# Theatre



## kloegman (Dec 4, 2008)

Are there any English speaking theatre groups in the Costa del Sol area?
Also, what is there in the way of ex-pat community goups? Many thanks !!


----------



## jojo (Sep 20, 2007)

kloegman said:


> Are there any English speaking theatre groups in the Costa del Sol area?
> Also, what is there in the way of ex-pat community goups? Many thanks !!


I dont know for sure what there is here but I would imagine there would be 100s of ex pat community groups of all sorts. There are a few "Stage Coach" groups for kids around this area (Malaga, Torremolinos, Fuengirola etc) - these are drama, singing, dancing groups.
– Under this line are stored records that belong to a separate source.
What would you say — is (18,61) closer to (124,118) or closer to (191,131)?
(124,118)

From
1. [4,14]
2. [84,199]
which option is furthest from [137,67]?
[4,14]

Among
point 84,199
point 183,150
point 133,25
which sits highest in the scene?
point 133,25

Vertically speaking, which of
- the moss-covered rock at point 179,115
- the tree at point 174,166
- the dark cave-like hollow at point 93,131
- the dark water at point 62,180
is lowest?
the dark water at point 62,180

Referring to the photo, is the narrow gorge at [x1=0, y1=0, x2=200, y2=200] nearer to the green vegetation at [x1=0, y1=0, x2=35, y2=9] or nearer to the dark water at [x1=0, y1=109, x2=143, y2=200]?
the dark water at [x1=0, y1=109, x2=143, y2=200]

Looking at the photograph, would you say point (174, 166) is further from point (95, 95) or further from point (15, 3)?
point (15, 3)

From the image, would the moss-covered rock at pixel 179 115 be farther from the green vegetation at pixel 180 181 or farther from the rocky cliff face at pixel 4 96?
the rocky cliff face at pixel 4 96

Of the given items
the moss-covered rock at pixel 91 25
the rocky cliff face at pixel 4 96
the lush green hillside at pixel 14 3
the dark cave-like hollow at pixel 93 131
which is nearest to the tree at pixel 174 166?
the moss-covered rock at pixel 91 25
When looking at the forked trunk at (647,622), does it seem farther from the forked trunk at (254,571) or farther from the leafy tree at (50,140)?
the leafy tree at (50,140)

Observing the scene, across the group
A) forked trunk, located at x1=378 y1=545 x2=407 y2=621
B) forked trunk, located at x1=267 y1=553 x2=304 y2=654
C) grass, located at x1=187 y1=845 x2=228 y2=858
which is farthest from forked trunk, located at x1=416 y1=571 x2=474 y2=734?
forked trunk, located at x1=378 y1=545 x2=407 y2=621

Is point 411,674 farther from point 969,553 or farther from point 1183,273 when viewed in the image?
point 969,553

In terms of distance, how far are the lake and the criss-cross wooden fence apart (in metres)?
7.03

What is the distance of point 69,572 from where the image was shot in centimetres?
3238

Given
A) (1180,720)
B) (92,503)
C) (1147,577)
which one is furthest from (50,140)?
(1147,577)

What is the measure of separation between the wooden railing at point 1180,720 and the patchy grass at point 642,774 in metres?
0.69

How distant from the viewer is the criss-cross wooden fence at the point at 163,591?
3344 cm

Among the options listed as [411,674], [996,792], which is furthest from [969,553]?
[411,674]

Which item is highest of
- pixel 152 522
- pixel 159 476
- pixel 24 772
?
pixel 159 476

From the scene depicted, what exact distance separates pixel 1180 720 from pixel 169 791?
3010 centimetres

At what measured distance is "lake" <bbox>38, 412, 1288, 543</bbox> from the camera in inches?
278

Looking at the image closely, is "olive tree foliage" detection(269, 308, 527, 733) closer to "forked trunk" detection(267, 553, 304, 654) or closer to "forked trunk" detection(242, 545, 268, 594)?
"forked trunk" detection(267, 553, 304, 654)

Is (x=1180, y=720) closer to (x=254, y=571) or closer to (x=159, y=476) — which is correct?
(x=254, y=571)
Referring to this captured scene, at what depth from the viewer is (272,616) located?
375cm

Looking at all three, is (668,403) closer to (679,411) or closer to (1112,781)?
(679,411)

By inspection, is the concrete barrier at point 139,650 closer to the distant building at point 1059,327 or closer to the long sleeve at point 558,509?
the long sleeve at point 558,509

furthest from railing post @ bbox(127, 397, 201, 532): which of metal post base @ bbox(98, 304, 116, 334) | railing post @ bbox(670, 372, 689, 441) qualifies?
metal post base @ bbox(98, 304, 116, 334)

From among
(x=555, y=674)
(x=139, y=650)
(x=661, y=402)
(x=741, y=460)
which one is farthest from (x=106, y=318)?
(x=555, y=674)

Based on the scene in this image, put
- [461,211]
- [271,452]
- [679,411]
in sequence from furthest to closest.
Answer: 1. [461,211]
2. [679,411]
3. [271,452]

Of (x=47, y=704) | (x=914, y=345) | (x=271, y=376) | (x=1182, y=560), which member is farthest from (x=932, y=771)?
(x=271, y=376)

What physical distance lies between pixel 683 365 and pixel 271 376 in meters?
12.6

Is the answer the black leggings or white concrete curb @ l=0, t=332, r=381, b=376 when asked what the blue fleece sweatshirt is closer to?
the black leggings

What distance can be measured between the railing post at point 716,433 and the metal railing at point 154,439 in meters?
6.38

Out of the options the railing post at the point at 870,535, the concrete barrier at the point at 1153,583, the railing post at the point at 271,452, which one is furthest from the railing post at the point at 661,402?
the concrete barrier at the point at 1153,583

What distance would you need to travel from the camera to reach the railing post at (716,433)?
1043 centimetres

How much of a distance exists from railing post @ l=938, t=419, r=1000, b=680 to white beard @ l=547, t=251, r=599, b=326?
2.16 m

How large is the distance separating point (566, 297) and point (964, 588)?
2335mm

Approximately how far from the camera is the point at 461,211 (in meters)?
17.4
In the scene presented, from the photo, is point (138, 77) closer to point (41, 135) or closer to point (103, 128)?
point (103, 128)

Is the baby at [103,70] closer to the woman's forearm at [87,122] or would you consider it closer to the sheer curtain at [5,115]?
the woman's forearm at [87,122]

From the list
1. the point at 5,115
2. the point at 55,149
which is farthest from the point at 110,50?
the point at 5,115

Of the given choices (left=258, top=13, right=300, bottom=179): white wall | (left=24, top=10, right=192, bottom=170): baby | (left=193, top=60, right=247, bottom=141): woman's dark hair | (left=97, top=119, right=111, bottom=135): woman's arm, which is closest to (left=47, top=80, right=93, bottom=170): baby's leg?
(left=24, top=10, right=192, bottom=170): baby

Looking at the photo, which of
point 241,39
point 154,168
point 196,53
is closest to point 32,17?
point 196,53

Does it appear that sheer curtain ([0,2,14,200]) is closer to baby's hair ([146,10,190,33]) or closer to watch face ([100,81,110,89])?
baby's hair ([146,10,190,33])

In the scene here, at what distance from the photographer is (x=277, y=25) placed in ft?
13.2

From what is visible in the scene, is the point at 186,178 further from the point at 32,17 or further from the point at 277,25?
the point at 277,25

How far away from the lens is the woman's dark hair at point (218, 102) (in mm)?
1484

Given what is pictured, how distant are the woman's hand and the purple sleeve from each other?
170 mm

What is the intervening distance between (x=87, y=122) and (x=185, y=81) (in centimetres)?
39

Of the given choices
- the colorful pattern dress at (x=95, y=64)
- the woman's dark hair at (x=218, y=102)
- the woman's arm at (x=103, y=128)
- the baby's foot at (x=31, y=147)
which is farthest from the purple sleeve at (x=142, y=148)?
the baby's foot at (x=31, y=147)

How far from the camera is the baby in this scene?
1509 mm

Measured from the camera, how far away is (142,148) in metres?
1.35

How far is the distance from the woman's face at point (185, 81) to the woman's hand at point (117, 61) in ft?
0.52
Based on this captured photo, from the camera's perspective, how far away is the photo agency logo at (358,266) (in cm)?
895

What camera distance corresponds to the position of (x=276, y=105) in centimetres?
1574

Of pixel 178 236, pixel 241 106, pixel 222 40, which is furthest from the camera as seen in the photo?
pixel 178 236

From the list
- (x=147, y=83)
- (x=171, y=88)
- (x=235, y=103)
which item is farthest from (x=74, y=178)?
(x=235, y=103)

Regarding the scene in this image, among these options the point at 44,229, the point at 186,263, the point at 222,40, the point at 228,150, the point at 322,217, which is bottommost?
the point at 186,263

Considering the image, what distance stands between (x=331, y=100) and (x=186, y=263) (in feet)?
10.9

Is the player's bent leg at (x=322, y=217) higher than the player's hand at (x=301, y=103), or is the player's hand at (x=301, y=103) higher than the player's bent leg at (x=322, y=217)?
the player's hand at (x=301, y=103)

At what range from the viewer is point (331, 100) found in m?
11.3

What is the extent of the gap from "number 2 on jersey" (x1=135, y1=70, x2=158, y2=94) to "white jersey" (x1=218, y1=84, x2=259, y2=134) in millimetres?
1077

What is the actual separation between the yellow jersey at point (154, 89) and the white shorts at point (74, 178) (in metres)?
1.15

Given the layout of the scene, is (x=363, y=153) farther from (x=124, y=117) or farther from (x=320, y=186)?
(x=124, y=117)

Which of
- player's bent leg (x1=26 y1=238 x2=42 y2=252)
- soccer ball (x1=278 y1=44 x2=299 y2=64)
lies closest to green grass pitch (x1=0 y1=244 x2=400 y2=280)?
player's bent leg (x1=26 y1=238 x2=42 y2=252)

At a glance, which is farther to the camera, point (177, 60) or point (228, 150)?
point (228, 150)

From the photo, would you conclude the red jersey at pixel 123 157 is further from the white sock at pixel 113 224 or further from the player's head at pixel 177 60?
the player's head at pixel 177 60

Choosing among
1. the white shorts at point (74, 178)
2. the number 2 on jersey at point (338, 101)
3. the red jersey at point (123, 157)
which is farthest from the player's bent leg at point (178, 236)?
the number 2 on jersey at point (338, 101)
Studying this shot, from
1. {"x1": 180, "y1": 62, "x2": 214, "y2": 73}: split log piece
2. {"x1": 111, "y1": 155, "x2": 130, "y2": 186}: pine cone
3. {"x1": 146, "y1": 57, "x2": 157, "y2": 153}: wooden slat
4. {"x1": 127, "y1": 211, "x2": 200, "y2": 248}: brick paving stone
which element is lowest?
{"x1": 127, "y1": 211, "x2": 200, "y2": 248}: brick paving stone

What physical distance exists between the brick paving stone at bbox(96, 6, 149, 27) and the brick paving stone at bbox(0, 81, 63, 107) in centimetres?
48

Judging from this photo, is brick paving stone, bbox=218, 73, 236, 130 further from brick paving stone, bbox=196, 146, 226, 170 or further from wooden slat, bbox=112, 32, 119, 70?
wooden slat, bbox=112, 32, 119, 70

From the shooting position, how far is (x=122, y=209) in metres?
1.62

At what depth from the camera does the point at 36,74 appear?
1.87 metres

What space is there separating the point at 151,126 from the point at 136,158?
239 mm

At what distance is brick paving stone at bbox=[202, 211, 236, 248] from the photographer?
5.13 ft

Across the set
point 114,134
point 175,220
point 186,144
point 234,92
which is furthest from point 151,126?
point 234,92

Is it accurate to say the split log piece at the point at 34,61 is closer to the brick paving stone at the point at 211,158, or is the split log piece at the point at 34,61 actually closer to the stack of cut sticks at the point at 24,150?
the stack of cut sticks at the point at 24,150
So I would think there are adult groups too. 

The Costa del sol is a big place with several large towns along the coast and inland and they all have a heavy population of Brits, who I'm sure will have organised all manner of groups and clubs !!! 

Jo


----------



## SteveHall (Oct 17, 2008)

The local magazine, newspapers are full of expat groups, Try Sentinella, Sur in English etc 

Salon Varities in Fuengirola has good quality performances on a regular basis. 

Málaga, Marbella and Alhaurín de la Torre football clubs all fight for the expat "vote"


----------



## kloegman (Dec 4, 2008)

SteveHall said:


> The local magazine, newspapers are full of expat groups, Try Sentinella, Sur in English etc
> 
> Salon Varities in Fuengirola has good quality performances on a regular basis.
> 
> Málaga, Marbella and Alhaurín de la Torre football clubs all fight for the expat "vote"


Many thanks Steve !!

Paul


----------



## thrax (Nov 13, 2008)

There is a group Nerja - NERJA PLAYERS

They meet 2nd and 4th Thursday each month at Nerja Bridge Club, 
Avda Castilla Perez 1 (blue door next to cafeteria Royal) 
95 252 41 76

There is another group in Fuengirola as mentioned above and they have their own website (google it)

Hope that helps


----------